On Fox News, a former Trump administration official described the image of Biden standing before Independence Hall, bathed in red light and flanked by two U.S. Marines, as “almost satanic.”
Such responses seemed to delight Democrats, who saw Republican dismay as evidence that the speech, which did not introduce any new policy proposals or executive branch initiatives, had achieved its intended goal: to make clear to Americans that returning Congress to Republican control in November would be a disastrous decision from which democracy would never recover.
The Lincoln Project, a group formed by anti-Trump conservatives, praised Biden’s speech as a “watershed moment,” expressing hope in Biden’s desire to “take on the destructive forces that are threatening the nation.”

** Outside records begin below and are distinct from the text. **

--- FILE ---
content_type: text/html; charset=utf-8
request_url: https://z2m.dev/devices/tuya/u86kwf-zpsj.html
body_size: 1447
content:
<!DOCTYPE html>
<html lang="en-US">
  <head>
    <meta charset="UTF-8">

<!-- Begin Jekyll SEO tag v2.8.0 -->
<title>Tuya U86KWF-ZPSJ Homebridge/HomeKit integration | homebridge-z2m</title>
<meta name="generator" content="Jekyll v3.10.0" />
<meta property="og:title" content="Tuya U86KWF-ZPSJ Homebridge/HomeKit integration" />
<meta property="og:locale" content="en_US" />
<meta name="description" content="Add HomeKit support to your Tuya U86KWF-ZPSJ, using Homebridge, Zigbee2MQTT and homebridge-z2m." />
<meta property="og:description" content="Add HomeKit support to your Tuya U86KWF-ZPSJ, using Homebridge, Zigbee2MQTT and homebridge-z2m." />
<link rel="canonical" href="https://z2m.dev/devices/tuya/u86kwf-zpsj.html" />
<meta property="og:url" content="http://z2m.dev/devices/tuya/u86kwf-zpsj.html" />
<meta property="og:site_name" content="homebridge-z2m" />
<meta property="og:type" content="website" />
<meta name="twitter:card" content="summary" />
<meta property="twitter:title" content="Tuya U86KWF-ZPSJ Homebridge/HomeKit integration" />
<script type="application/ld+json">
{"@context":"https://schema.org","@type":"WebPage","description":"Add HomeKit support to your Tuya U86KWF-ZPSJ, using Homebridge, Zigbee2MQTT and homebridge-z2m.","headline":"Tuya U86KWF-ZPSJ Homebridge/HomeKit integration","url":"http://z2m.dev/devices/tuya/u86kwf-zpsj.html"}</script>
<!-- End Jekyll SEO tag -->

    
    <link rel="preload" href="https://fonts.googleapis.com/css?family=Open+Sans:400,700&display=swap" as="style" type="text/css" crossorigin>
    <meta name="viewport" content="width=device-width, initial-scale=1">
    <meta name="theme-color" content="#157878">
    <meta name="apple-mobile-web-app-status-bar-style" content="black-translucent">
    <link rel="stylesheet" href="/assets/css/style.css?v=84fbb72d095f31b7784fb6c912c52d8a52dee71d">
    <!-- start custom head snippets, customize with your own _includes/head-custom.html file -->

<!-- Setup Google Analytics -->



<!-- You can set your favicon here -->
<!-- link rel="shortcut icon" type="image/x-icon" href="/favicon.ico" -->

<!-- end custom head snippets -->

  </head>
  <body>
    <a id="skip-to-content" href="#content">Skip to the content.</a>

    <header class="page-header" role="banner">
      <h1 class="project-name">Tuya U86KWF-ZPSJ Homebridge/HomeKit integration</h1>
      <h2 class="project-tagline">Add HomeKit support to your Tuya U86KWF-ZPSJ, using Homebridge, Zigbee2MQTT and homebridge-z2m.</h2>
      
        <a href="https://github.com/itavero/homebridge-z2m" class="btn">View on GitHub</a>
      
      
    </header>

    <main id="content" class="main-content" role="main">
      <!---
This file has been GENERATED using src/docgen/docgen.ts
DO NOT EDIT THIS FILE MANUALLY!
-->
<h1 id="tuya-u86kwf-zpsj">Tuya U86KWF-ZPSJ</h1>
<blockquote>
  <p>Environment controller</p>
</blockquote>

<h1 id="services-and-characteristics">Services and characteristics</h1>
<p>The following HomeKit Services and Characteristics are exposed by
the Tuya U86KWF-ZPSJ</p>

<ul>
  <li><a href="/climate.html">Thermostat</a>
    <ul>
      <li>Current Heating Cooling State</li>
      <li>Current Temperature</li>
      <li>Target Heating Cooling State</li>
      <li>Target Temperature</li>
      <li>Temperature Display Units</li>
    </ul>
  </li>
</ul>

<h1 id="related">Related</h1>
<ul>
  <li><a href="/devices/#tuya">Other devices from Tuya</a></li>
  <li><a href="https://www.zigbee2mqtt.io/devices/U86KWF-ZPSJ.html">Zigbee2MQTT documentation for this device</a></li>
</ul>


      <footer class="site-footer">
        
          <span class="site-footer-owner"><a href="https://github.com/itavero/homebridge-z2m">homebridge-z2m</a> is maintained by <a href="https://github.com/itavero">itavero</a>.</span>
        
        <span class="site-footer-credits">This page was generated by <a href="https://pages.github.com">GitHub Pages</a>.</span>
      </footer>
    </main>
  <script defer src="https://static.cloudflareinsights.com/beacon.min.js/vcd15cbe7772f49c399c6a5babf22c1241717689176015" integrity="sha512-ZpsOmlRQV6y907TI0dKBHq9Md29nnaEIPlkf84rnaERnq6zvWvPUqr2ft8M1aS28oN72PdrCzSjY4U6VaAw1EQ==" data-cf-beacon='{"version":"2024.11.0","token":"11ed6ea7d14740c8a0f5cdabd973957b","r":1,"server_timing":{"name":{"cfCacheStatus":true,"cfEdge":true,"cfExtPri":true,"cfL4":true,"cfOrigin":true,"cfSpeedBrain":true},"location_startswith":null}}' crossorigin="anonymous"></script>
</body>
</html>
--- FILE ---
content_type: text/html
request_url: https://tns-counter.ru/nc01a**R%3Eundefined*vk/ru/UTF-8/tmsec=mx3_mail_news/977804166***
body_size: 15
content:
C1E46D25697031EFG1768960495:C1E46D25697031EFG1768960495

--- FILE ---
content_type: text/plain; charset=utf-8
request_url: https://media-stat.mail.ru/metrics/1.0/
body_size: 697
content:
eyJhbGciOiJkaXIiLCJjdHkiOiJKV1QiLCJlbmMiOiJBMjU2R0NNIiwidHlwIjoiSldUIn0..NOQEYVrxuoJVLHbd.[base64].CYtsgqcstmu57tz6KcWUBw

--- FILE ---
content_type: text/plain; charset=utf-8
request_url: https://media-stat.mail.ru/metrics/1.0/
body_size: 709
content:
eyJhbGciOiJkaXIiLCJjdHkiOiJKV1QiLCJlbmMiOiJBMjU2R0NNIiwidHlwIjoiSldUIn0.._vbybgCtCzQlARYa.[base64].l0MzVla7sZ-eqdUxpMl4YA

Hillary Clinton, the former secretary of state and Democratic presidential nominee, called the speech “one of the most important I've seen a president give,” agreeing with the president that the “MAGA faction that incites violent insurrections and rejects the rule of law” is a threat to democracy.
It also offered a preview of how Biden might conduct a reelection campaign in 2024, in which he is all but certain to face either Trump or an acolyte of the former president, such as Gov. Ron DeSantis of Florida or Sen. Josh Hawley of Missouri.
“It’s time to take a stand,” Jean-Pierre said on Friday, making clear, without saying so explicitly — which would violate federal law — that voters should bear this in mind at the polling booth in November. “It’s time to take action.”